Text excerpt

Re: More about the patient/receptionist/doctor use case.

Edwin,

In your example, you haven't covered the contract of collaboration between 
the receptionist and the doctor.  After your break down, there is nothing 
saying that step (1) must happen before step (2).  It is possible that a 
doctor say "I'm available" but then no patient shows up.

Look at the pre-requisite of "MedicineDelivery" service.  It may not be 
sufficient by just having the Prescription Receipt.  What if step (7) 
hasn't happened.  the doctor hasn't told the receptionist to prepare 
medicine so even though the patient presents the prescription receipt, the 
receptionist is not going to delivery the medicine.

Similar argument in "DoctorService", the pre-requisite is not 
sufficient.  What if the doctor hasn't been asked by the receptionist 
before the patient shows up in his door with the appointment receipt.

Of course, if the private implementation behaves correctly, then the above 
problem will not happen.  But there is no way you can specify that unless 
you use a multi-party choreography, rather than breaking down into multiple 
bi-party ones.

Best regards,
Ricky

At 04:52 PM 3/24/2003 -0800, Edwin Khodabakchian wrote:
>Ricky,
>
>I would like to propose a different grouping of these sets of
>interactions that will enhance reuse, increase the level of decoupling
>and make sure that in case of exceptions there is a clear notion of
>responsibality.
>
><<<<<<<<<
>Let me try the patient/receptionist/doctor
>
>1)  Patient send a "I want to see doctor" message to the Receptionist
>2)  Receptionist send a "Are you available ?" message to a a list of
>Doctors
>3)  One doctor send a "I'm available" message to the Receptionist.
>4)  Receptionist send a "I'll book you" message to the Doctor.
>5)  Receptionist send a "Go see doctor" message to the Patient
>6)  Patient send a "I feel sick" message to Doctor
>7)  Doctor send a "Prepare this medicine" message to Receptionist
>8)  Doctor send a "Pickup your medicine and you can leave" message to
>Patient
>9)  Patient send a "I need my medicine" message to Receptionist
>10) Receptionist send a "Here is your medicine" message to Patient
> >>>>>>>>>
>
>Suggested break down:
>
>Service 1: Appointment Management Service
>    Input:
>       AppointmentRequest.
>    Output:
>       AppointmentReceipt.
>    Provider:
>       Receptionist.
>    Pre-requisit:
>       If you know how to create an AppointmentRequest, you can
>participate.
>    Covers Interactions:
>         1, 2, 3, 4, 5
>    Note:
>       2, 3, 4 are really private implementation of that service and
>define
>       the logic of how the receptionist orchestrates the private flow
>       needed to implement the service.

Prompt 1
In the email about the patient/receptionist/doctor use case, why might the Prescription Receipt alone not be enough as the pre-requisite for the "MedicineDelivery" service? Answer in one to three sentences.
Prompt 2
Pick up the email about the patient/receptionist/doctor use case at the point where it stops, and keep writing it.
The listing that comes next is separate material, unrelated to the email.

Extracted data
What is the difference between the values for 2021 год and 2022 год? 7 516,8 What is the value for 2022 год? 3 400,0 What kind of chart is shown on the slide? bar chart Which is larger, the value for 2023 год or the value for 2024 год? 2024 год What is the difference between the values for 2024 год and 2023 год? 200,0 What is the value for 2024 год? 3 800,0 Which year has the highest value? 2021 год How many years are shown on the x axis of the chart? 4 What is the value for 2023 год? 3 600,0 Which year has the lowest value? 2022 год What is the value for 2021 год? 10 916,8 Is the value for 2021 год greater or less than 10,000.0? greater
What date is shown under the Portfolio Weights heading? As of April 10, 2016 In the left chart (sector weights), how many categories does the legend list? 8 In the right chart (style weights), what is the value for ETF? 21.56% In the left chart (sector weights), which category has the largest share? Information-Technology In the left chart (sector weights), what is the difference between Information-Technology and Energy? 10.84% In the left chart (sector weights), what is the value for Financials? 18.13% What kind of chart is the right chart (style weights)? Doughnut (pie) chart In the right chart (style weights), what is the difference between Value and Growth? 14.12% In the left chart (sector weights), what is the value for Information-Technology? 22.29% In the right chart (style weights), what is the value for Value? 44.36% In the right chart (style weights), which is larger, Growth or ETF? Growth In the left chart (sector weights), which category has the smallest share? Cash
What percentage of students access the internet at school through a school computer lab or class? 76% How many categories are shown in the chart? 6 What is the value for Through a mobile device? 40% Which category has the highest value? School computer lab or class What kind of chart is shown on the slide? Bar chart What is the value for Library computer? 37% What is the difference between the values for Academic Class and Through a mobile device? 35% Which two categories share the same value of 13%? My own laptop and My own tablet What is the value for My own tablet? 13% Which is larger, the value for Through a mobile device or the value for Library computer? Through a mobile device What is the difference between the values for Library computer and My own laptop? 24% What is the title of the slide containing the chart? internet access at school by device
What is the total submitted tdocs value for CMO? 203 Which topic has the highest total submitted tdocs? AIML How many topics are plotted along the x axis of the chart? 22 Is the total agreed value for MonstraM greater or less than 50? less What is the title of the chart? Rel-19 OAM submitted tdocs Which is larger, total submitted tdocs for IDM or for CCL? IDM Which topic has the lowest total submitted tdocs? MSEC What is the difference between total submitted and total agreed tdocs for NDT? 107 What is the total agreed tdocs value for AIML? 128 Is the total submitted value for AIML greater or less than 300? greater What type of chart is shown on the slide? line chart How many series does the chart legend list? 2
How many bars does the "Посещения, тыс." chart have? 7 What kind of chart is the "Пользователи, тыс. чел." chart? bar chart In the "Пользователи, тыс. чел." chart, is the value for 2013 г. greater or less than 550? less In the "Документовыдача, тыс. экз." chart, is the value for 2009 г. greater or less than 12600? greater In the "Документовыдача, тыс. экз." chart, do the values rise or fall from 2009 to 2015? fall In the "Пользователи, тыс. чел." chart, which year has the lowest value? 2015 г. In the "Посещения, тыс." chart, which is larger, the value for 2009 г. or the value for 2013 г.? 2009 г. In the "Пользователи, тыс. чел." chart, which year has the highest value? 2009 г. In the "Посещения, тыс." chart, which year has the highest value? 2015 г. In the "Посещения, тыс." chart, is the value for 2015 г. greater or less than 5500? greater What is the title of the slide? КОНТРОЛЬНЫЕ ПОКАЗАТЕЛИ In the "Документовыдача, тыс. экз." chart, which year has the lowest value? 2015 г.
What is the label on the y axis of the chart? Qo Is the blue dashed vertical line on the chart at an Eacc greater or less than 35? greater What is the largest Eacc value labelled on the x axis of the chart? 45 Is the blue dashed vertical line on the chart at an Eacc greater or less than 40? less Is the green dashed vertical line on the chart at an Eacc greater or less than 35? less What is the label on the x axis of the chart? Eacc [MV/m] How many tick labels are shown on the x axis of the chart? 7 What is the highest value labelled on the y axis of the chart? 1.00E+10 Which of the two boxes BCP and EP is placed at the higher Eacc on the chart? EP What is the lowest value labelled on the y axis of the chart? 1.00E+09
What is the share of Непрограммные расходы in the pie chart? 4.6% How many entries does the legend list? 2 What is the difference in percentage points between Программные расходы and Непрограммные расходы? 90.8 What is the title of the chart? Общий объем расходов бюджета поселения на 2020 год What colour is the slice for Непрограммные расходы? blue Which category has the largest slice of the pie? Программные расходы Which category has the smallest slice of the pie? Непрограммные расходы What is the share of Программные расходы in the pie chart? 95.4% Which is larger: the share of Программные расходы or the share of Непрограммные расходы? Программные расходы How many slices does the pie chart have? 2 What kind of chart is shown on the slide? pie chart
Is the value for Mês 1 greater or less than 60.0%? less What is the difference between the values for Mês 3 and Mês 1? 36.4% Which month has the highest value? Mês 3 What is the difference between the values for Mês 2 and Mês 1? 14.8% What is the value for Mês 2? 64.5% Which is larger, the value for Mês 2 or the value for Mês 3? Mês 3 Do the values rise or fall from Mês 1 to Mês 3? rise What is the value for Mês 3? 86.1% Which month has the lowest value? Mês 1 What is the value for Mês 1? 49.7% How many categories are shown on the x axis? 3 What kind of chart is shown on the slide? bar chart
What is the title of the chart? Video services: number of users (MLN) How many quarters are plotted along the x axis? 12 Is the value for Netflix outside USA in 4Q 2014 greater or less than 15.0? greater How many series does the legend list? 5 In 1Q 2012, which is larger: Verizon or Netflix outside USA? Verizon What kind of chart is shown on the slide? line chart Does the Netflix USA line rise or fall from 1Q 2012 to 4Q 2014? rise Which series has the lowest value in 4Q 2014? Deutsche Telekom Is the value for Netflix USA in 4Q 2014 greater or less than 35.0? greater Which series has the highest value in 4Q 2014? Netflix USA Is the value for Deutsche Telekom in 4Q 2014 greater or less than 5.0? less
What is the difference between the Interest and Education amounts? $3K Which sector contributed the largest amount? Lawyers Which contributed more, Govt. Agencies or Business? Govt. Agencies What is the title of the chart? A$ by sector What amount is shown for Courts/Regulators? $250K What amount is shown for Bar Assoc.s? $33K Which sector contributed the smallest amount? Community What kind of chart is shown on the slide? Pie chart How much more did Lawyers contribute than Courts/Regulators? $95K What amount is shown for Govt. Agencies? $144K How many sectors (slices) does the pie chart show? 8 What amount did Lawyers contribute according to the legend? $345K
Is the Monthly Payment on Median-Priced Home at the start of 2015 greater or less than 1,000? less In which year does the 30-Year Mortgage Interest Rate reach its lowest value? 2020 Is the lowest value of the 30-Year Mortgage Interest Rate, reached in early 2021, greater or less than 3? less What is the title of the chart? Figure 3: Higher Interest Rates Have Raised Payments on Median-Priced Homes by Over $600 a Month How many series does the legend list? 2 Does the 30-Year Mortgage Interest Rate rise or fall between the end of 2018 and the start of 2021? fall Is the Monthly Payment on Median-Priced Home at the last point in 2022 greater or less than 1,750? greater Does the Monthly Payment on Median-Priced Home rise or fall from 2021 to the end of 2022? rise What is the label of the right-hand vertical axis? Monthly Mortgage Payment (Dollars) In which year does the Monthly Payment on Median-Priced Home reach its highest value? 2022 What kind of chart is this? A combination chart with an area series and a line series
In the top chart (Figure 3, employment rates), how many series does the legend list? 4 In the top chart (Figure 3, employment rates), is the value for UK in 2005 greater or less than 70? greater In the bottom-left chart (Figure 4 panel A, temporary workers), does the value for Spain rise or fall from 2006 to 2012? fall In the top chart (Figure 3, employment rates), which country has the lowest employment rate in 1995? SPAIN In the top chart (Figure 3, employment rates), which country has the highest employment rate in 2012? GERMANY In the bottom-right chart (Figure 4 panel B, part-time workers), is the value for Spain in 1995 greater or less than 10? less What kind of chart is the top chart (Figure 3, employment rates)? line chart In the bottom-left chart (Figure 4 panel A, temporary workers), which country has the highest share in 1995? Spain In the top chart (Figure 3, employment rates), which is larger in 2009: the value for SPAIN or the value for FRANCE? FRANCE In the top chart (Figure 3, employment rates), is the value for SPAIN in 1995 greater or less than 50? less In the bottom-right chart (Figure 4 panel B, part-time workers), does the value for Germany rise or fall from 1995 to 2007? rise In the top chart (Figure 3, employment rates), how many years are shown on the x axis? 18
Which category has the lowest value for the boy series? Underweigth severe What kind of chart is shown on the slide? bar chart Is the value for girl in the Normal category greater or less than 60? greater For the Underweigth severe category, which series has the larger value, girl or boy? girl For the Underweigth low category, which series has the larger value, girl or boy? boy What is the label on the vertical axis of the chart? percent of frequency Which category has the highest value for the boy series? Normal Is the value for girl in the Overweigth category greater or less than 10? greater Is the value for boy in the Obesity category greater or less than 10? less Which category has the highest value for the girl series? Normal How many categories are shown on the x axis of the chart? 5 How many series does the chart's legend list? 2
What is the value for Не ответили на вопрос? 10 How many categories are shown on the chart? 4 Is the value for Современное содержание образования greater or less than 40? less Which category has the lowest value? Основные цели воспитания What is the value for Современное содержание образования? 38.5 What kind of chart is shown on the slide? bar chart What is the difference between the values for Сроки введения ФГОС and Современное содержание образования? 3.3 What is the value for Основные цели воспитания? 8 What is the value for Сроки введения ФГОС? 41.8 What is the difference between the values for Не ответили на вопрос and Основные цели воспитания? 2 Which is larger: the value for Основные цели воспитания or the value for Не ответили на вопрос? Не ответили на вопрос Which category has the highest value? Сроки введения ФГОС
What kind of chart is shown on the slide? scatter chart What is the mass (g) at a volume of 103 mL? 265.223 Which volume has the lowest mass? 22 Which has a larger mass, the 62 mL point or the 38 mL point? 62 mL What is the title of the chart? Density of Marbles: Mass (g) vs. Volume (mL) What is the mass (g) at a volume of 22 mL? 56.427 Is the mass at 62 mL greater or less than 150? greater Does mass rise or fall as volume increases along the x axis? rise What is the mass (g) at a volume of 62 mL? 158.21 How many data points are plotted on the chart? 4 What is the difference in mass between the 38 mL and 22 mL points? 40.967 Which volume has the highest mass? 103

Task output 1
Step (7) might not have happened. If the doctor has not told the receptionist to prepare the medicine, the receptionist will not deliver it, even when the patient shows the prescription receipt.

Task output 2
>
>Service 2: DoctorService
>     Input:
>         AppointmentReceipt
>     Output:
>         PrescriptionReceipt
>     Provider:
>         Doctor
>     Pre-requisit:
>         Again from the patient point of view this is a simple request
>       response interactions. To participate, the patient needs an
>       AppointmentReceipt. How he gets it is not important I think:
>       We want the doctor service to be reusable.
>     Covers Interaction:
>       6, 7, 8
>
>Service 3: MedicineDelivery
>     Input:
>         PrescriptionReceipt
>     Provider:
>         Receptionist
>     Pre-requisit:
>       If you have a PrescriptionReceipt, you can participate.
>     Covers:
>       9,10
>
>Thoughts?
>
>Edwin
>
> > -----Original Message-----
> > From: public-ws-chor-request@w3.org
> > [mailto:public-ws-chor-request@w3.org] On Behalf Of Ricky Ho
> > Sent: Monday, March 24, 2003 4:06 PM
> > To: jdart@tibco.com; Daniel_Austin@grainger.com
> > Cc: public-ws-chor@w3.org
> > Subject: Re: requirements summary
> >
> >
> >
> > I was originally thinking that a multi-party choreography can
> > always be
> > broken down into multiple "inter-dependent" bi-party
> > choreography.  But I
> > am convinced that this is NOT always possible.
> >
> > See
> > http://lists.w3.org/Archives/Public/public-ws-> chor/2003Mar/0052.html
> >
> > So I think bi-party choreography is a special case of multi-party
> > choreography.  Bi-party choreography has some interesting
> > properties that
> > can simplify the modeling.  (e.g. Bi-Party choreography
> > doesn't need to
> > worry about dynamic participation because any change of a binding can
> > simply terminate the choreography).
> >
> > I think we should covered multi-party choreography.  In
> > additional, we may
> > also need to investigate this special subset called bi-party
> > choreography.
> >
> > Best regards,
> > Ricky
> >
> > At 02:28 PM 3/24/2003 -0800, Jon Dart wrote:
> >
> > >Daniel_Austin@grainger.com wrote:
> > >>2. Multi-party vs. bilateral choreography: there is some skepticism
> > >>that modelling bilateral interactions is sufficient.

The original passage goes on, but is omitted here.